* [Extrait à lire]
Josep (Aurel, 2020)
L'un des meilleurs films de l'année, rien que ça. Et pourtant à peu près tout me rebute dans Josep, le dessin d'abord pas du tout animé mais au contraire superposé, en esquisse (moi qui aime surtout la ligne claire), en hachure, en traits grossiers. Un récit en flash-back avec un jeune couillon qui vient visiter son grand-père mourant (avec une mère peu aimable). Une histoire d'amour trop pure, trop romantique. Une histoire d'amitié entre un gendarme (le grand-père en question) et un réfugié catalan. A la fin du film, je me suis retrouvé dans une vague d'émotions comme je n'en avais pas eu depuis bien des lustres. C'est une émotion qui rétrécit l'estomac et donne une larme à l’œil avec sincérité. Au programme de Josep, une multitude de dessins du camp de concentration de Rivesaltes au début de l'année 1939. Deux gendarmes racistes (François Morel prête sa voix à l'un d'eux avec saveur) et un bon gros gentil embringué malgré lui dans la collaboration jusqu'à ce qu'il rencontre ce Catalan Josep (voix de Sergi Lopez) et se lie d'amitié. Je crois que c'est la première fois qu'un parle de ces camps, c'est fait sans aucune retenue, le dessin se prête bien à la plus grande des cruautés dans la description détaillée de l'horreur – le film est un vrai film d'horreur. Je ne connaissais pas Josep Bartoli, le générique indique que ce sont ces dessins que l'on voit. Je ne veux pas seulement dire qu'on apprend plein de choses (cet ado c'est le spectateur) mais on les apprend avec le couteau sous la gorge. Avec sa brièveté, le récit est sec et tranchant « noir, blanc, dur, violent », comme dit Josep.

* [Problèmes à résoudre]
1/ Veuillez indiquer si chacune des affirmations (a), (b) et (c) concorde avec la critique de Josep ci-dessus, en répondant par oui ou non et en citant les mots décisifs de la critique.
(a) L'auteur de la critique aime surtout la ligne claire.
(b) Sergi Lopez prête sa voix à l'un des gendarmes racistes.
(c) Les dessins du camp de Rivesaltes montrent le début de l'année 1939.
2/ Répondez brièvement, d'après la critique de Josep ci-dessus.
(a) Qui le jeune homme du récit vient-il visiter ?
(b) D'après le générique, de qui sont les dessins que l'on voit ?
(c) Par quels quatre mots Josep qualifie-t-il le récit ?

Enregistrements de données
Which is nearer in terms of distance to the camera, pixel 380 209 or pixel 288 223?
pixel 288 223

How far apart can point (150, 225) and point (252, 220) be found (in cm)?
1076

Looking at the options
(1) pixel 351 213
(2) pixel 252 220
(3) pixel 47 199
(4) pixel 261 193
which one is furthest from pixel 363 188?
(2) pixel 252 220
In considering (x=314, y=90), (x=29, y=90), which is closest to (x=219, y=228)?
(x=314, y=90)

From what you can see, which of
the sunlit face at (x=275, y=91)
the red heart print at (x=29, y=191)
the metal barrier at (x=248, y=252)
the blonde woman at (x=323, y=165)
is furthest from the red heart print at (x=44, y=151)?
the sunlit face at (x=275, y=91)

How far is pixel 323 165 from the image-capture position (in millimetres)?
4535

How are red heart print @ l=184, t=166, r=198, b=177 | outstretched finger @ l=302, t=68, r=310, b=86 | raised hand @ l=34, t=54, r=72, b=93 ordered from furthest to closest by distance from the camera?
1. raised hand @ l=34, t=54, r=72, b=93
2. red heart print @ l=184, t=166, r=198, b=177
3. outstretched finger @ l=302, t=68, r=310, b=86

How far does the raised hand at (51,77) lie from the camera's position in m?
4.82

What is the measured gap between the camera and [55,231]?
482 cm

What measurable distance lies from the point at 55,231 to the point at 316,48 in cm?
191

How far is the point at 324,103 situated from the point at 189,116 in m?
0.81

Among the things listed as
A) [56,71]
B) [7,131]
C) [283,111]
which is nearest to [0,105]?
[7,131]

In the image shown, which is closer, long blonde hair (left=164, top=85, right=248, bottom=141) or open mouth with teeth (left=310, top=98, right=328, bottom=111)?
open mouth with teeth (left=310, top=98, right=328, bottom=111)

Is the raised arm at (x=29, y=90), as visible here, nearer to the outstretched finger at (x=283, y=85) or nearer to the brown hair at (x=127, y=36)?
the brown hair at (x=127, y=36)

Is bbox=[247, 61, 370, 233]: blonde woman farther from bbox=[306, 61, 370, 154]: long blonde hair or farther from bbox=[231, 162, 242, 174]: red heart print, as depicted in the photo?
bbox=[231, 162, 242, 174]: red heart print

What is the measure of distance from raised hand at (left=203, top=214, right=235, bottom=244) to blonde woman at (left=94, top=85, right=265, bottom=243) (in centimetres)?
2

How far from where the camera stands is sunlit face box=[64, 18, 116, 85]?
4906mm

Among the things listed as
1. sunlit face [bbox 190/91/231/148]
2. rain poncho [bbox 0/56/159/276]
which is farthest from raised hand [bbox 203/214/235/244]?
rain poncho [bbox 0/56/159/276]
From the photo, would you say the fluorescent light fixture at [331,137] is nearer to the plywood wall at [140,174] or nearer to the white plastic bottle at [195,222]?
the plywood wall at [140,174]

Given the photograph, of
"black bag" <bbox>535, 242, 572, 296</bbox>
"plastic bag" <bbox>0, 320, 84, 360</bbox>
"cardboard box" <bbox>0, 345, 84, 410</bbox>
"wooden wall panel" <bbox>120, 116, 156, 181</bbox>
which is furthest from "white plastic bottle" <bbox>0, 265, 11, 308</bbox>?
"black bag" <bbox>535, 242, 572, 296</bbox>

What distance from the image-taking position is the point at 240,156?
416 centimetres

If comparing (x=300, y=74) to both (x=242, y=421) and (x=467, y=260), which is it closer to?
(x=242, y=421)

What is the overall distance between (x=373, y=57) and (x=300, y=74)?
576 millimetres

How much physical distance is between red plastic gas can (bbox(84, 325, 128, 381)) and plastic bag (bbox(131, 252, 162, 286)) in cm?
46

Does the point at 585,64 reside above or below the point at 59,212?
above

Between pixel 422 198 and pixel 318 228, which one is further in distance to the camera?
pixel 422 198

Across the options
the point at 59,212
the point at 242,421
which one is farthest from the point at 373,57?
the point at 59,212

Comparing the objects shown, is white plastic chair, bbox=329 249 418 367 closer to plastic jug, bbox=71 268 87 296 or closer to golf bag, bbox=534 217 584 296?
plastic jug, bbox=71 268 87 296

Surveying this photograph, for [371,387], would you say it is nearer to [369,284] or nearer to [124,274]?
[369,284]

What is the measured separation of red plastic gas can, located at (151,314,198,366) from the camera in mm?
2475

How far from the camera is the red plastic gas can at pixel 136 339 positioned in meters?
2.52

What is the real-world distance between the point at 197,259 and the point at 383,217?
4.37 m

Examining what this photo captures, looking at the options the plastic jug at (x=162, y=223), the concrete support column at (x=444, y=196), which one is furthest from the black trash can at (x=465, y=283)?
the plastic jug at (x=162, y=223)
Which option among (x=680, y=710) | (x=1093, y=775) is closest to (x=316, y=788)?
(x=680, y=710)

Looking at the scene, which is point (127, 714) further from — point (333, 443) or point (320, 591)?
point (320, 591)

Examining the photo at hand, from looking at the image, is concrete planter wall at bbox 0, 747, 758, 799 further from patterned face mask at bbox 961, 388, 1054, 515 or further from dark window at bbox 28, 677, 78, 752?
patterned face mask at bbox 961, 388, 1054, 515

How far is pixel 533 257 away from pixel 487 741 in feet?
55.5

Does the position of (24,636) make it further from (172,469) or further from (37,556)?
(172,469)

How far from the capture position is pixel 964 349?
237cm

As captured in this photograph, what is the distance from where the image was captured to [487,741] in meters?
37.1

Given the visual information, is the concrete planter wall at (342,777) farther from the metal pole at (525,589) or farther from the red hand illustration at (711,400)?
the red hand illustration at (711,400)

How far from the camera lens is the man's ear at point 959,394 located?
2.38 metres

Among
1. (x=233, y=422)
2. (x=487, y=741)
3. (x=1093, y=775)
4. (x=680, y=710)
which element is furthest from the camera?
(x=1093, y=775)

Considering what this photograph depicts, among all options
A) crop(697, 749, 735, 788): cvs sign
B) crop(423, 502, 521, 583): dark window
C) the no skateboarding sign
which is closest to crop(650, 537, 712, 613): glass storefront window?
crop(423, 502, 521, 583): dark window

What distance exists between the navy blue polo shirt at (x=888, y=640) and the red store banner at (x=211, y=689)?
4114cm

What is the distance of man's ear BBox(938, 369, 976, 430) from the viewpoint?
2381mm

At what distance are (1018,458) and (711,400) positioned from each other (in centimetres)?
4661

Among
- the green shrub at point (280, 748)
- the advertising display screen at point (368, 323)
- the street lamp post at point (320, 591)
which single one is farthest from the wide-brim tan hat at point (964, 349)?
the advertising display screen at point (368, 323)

* [Solutions]
1/
(a) Oui : « moi qui aime surtout la ligne claire ».
(b) Non : « ce Catalan Josep (voix de Sergi Lopez) ».
(c) Oui : « une multitude de dessins du camp de concentration de Rivesaltes au début de l'année 1939 ».

2/
(a) Son grand-père mourant.
(b) De Josep Bartoli.
(c) « noir, blanc, dur, violent ».